Voici le début : « Ce sont les dernières choses, a-t-elle écrit. L’une après l’autre elles s’évanouissent et ne reparaissent jamais. Je peux te parler de celles que j’ai vues, de celles qui ne sont plus, mais je crains de ne pas avoir le temps. Tout se passe trop vite, à présent, et je ne peux plus suivre. » Anna Blume a pris le bateau pour aller à la recherche de William, son frère disparu. Dans une ville livrée au chaos, elle écrit à celui qui l’aimait et a tenté de l’en dissuader, prédisant qu’elle ne le trouverait pas : « Peu importe que tu le lises. Peu importe même que je l’envoie – en supposant que cela soit possible. Peut-être cela se ramène-t-il à la chose suivante. Je t’écris parce que tu n’es au courant de rien. Parce que tu es loin de moi et que tu n’es au courant de rien. »
Dès le début, il y a cette foi ou plutôt ce salut dans l’écriture, cette importance des mots. Même si paradoxalement un passage célèbre, beaucoup plus loin, raconte comment Anna Blume brûle des livres pour se chauffer. La description de la vie dans cette ville est insoutenable. « Une maison se trouve ici et le lendemain elle a disparu. » Les choses s’évanouissent, les êtres humains aussi – de faim, d’une chute, d’une agression : « On a beau dire, la seule chose qui compte est de rester sur ses pieds. »
Gravats, barricades et rackets, ordures, chaque rue a ses pièges, et « les habitudes sont mortelles. Même si c’est la centième fois, il faut aborder chaque chose comme si on ne l’avait jamais rencontrée. » Les choses disparaissent. « Les gens meurent et les bébés refusent de naître. » Les nouveaux venus sont des proies faciles : vols, escroqueries, coups, expulsions. « On s’extrait du sommeil chaque matin pour se retrouver en face de quelque chose qui est toujours pire que ce qu’on a affronté la veille ; mais, en parlant du monde qui a existé avant qu’on s’endorme, on peut se donner l’illusion que le jour présent n’est qu’une apparition ni plus ni moins réelle que le souvenir de tous les autres jours qu’on trimbale à l’intérieur de soi. » La « petite fille enjouée » n’est plus que « bon sens et froids calculs », décidée à tenir aussi longtemps que possible.

Les consignes:
**A.** Selon l'extrait sur Anna Blume, dans quel but celle-ci a-t-elle pris le bateau ?
**B.** Reprenez l'extrait sur Anna Blume et poursuivez-le à partir de sa dernière phrase.
Les données qui suivent proviennent d'une source distincte.

[Données enregistrées]
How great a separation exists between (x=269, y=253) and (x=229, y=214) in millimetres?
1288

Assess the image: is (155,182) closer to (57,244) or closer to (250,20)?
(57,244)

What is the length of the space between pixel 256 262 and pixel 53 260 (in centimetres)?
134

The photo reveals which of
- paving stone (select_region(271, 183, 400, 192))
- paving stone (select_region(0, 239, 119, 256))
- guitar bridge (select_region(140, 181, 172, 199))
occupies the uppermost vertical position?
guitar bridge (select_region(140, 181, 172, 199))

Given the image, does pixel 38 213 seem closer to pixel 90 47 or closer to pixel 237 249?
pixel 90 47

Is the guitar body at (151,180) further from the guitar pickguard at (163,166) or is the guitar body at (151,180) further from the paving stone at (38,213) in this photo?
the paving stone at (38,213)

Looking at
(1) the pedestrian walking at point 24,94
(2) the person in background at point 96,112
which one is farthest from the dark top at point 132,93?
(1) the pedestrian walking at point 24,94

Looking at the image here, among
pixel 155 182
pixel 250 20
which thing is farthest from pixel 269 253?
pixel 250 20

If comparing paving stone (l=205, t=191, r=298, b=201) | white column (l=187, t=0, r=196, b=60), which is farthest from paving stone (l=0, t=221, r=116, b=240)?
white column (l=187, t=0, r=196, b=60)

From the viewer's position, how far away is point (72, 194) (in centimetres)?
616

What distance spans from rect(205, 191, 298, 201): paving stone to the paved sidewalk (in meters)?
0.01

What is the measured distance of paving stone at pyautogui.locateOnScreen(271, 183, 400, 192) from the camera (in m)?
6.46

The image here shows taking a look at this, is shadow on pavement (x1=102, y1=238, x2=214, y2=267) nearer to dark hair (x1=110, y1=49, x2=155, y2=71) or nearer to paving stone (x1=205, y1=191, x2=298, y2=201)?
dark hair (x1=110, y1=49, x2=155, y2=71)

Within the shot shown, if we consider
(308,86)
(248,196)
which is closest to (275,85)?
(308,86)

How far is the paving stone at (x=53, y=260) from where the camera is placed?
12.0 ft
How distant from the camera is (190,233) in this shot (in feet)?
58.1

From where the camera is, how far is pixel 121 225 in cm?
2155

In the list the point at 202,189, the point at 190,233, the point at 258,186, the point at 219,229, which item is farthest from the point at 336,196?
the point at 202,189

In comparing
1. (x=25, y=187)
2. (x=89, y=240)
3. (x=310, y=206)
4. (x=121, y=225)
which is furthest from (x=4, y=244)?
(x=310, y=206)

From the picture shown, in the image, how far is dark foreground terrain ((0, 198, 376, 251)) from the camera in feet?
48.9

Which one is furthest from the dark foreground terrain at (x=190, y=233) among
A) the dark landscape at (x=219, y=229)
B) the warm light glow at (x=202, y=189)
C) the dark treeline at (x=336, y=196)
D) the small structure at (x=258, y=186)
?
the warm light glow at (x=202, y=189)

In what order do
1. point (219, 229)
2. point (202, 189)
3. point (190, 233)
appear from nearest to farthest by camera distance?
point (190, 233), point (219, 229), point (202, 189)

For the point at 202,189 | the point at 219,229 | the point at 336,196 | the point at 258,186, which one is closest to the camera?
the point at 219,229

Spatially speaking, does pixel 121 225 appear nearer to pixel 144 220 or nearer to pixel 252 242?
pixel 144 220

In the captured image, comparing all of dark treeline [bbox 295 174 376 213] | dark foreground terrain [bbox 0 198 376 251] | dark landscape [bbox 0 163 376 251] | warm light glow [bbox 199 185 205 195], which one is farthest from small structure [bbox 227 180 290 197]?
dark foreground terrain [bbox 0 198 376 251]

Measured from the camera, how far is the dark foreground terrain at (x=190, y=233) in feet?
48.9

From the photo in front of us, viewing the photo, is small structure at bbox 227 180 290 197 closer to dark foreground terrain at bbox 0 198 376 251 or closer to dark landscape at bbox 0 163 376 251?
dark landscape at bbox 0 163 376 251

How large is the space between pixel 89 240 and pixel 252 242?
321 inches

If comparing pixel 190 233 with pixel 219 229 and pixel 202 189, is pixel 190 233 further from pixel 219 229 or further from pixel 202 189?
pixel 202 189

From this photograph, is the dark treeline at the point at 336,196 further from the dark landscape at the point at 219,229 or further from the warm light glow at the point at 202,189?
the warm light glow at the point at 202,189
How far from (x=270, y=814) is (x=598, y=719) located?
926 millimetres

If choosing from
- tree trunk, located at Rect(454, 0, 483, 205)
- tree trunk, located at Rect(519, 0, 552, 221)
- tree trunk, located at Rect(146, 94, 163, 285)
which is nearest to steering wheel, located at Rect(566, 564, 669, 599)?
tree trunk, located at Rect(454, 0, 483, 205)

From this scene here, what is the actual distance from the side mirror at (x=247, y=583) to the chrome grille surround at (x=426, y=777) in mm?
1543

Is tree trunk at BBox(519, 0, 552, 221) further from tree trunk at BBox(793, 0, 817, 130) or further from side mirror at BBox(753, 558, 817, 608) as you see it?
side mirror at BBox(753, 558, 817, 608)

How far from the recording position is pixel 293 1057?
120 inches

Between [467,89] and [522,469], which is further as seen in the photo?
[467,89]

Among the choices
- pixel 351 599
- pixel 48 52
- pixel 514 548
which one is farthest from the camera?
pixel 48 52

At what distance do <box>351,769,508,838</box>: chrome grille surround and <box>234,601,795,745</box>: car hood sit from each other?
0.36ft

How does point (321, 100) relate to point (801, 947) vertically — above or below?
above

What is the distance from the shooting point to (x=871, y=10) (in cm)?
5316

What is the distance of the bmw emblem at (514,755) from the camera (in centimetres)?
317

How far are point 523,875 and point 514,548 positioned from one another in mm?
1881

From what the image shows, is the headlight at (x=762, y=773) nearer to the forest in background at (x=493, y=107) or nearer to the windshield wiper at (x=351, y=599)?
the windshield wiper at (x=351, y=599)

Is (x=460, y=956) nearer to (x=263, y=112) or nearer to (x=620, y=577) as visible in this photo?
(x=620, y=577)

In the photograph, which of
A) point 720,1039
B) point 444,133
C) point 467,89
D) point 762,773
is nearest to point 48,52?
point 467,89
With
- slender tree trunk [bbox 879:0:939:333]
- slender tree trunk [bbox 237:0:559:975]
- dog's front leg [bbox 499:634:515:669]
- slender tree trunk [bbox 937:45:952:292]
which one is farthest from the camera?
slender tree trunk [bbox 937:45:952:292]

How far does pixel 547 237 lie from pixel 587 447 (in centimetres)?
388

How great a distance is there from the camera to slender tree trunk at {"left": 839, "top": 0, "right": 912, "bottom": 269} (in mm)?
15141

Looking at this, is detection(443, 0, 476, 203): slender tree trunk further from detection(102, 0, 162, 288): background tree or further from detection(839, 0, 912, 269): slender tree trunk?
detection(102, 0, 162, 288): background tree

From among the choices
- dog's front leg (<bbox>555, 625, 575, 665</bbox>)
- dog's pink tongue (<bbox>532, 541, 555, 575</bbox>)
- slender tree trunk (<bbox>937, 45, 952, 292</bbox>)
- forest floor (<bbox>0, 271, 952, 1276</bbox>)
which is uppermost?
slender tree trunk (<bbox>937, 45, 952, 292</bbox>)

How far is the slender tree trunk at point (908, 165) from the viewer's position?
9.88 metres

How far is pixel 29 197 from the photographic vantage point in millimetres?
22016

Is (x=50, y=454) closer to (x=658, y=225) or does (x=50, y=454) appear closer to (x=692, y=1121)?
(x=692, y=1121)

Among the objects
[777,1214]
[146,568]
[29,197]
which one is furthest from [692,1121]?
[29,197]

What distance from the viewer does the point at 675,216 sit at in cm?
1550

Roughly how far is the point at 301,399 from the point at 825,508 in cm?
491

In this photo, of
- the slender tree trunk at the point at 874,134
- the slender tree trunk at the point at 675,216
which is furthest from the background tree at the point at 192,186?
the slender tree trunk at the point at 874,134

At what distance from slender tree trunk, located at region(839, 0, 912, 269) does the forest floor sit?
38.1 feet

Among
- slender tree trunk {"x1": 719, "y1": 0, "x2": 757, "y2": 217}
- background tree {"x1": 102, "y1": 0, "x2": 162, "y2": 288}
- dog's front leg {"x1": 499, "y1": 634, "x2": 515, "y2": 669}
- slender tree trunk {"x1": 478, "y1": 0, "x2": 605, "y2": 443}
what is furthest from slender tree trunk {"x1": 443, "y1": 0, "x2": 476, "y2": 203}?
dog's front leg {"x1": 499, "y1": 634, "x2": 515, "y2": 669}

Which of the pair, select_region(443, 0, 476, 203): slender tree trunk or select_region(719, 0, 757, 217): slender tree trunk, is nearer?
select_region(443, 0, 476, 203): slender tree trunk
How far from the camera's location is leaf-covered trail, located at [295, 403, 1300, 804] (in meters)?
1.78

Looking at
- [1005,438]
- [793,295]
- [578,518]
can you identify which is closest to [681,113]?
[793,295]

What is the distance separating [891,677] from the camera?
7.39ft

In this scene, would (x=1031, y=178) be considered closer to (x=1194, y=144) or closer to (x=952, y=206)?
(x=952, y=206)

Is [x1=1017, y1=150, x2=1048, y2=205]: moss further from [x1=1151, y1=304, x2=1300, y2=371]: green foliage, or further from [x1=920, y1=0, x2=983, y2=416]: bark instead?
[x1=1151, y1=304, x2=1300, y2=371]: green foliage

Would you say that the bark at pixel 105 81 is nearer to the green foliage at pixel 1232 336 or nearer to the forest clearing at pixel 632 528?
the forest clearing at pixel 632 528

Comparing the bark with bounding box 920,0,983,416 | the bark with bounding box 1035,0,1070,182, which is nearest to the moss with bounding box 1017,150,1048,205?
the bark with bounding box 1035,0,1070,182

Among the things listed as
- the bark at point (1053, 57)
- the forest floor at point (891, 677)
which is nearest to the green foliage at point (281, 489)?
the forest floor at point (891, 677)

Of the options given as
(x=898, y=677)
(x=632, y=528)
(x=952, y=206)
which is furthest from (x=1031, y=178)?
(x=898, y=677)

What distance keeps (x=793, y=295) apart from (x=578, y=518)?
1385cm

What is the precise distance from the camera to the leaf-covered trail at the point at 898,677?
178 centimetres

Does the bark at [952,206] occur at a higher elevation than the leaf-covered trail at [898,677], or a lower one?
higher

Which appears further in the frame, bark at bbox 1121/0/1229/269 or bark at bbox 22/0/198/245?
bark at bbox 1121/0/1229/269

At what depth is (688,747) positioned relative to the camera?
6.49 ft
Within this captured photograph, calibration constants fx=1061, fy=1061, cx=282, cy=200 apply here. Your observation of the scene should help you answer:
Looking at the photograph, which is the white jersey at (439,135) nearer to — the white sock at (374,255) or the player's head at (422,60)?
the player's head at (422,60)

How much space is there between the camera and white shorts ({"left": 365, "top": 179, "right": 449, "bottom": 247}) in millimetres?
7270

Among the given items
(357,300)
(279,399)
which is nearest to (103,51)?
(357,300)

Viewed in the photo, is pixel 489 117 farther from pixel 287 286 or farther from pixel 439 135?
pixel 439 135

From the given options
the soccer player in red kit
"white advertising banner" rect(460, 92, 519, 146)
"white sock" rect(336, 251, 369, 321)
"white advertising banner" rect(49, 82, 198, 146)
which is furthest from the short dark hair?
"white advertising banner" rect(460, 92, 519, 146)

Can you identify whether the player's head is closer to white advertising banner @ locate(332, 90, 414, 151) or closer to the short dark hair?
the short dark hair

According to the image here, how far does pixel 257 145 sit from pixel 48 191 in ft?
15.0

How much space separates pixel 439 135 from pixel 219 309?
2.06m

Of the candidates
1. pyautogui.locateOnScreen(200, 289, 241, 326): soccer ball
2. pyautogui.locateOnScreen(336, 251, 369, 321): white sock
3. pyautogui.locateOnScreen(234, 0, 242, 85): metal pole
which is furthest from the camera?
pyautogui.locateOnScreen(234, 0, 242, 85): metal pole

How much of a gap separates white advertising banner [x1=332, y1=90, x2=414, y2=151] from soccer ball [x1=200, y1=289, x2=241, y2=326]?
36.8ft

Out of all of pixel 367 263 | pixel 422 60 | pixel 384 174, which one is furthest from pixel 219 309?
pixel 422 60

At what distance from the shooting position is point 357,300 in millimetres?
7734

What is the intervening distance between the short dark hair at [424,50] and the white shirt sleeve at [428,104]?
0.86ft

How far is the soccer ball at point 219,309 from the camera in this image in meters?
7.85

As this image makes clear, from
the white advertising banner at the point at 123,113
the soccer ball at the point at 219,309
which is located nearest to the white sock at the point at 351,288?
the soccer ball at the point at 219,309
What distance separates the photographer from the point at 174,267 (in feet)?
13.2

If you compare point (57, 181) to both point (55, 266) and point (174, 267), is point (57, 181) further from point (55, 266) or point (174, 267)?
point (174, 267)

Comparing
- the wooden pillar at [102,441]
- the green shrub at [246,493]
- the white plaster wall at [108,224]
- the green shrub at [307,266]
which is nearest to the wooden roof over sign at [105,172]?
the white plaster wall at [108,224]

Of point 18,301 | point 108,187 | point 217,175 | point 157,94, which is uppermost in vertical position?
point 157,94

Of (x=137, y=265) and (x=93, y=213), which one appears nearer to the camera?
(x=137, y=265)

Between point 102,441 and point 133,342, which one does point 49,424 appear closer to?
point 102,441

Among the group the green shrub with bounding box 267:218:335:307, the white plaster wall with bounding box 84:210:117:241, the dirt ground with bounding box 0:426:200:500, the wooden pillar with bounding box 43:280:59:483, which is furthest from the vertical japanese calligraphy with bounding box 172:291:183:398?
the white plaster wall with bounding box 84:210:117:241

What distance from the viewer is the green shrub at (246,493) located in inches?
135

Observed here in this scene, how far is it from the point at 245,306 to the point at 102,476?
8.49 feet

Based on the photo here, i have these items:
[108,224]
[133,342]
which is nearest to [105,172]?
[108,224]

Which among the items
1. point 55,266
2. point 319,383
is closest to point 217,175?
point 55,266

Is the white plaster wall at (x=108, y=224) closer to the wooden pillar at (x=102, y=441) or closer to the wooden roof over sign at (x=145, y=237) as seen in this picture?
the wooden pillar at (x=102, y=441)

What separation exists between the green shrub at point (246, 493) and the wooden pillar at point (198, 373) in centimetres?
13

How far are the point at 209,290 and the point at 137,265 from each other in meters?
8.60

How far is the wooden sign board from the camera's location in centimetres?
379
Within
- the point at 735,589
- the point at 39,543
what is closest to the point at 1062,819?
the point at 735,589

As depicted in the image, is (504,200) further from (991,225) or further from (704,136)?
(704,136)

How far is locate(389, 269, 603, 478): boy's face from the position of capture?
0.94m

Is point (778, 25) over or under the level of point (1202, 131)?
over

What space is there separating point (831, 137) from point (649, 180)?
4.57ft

Résultats finaux:
**A.** Pour aller à la recherche de William, son frère disparu.

**B.**
Dans le monde où elle a débarqué, les « Coureurs » s’entraînent pour se tuer en courant, les « Sauteurs » se jettent dans le vide, les « Cliniques d’euthanasie » proposent plusieurs tarifs, on peut aussi s’inscrire au « Club d’assassinat » si l’on préfère mourir par surprise. Les cadavres sont emmenés aux « Centres de transformation » – il est interdit d’inhumer. Le début du roman est une descente aux enfers, où ne subsiste que cette question : « voir ce qui se passe lorsqu’il n’y a rien, et savoir si nous serons capables d’y survivre. » Anna Blume tâche, pour y arriver, de ne pas céder à la tentation de la mémoire (les souvenirs donnent le cafard), même si elle n’y arrive pas toujours. Le rédacteur en chef lui avait dit que c’était une folie pour une jeune fille de dix-neuf ans « d’aller là-bas », d’autant plus qu’il avait déjà envoyé un autre journaliste à la recherche de William, un certain Samuel Farr dont il lui a donné une photo.
Un peu d’humanité apparaît dans le récit avec la rencontre d’Isabelle, une vieille femme qui pousse un chariot de supermarché. Anna, qui vit dans la rue, lui vient en aide un jour où elle a failli se faire écraser, puis la raccompagne chez elle. Isabelle s’inquiète pour son mari qui dépend d’elle et ne sort plus de leur appartement. Anna va vivre un certain temps avec eux dans une pièce de trente mètres carrés – le confort après des mois à la belle étoile.
A partir de là, Anna Blume n’est plus seule. Vous découvrirez, si vous lisez Le voyage d’Anna Blume, comment elle trouve ensuite un autre abri et tisse d’autres liens, à la fois forts et fragiles. Dans cette ville où posséder de bons souliers est vital, il existe encore des gens pour qui la vie n’a pas de sens sans écrire, échanger, secourir, aimer. C’est pourquoi l’héroïne (et non un héros comme habituellement dans les romans de Paul Auster) continue sa longue lettre, en écrivant de plus en plus petit, dans un cahier sauvé du désastre : « Anna Blume, ta vieille amie d’un autre monde. »
Commentaires
Un de mes grands souvenirs de lecture. Tu me donnes follement envie de le relire.
Effectivement, le titre original est bien meilleur, bien plus poétique et programmatique à la fois.
Bonne journée, Tania.
Dingue, je n'ai pas lu ce livre et tu me donnes terriblement envie de le lire, même si j'ai peur qu'il me glace!
ton article est formidable; la couverture du livre aussi!
J'ai lu ce livre il y a longtemps, une de mes premières lectures de Paul Auster, et les impressions de lecture restent vives. Effectivement le titre original convient bien mieux, et cette illustration de couverture... je préfère celle de l'époque de ma lecture !
Je ne connais pas du tout ce roman de Paul Auster, Si tu dis que tu as failli abandonner, toi, je crains ne pas passer de la première page;-))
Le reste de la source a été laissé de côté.